Produce an exact transcription of the listing below, omitting the pictures.

Segment Start: Data below

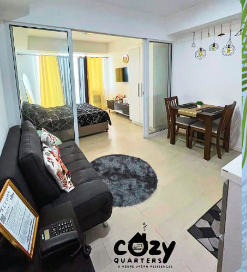 #75 Azure Urban Residences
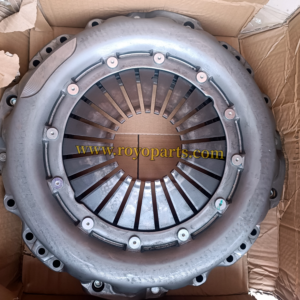 12JZSD240A-1603002-1 CLUTCH PRESSURE PLATE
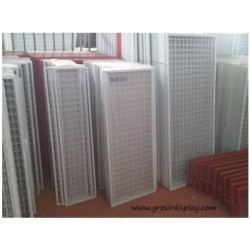 Kotak Jaring 40 x 60 cm Display Aksesoris Toko Handphone Pernak Pernik Jepet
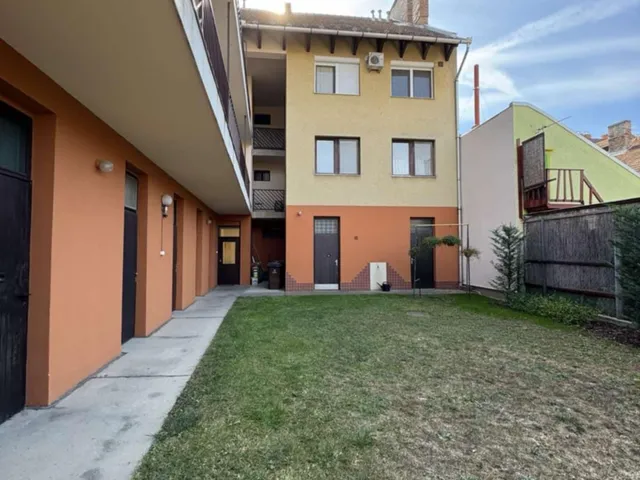 Eladó lakás Szeged, Felsőváros, Dankó Pista utca 65 nm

Segment End: Data below

# Response
 #75 Azure Urban Residences
 12JZSD240A-1603002-1 CLUTCH PRESSURE PLATE
 Kotak Jaring 40 x 60 cm Display Aksesoris Toko Handphone Pernak Pernik Jepet
 Eladó lakás Szeged, Felsőváros, Dankó Pista utca 65 nm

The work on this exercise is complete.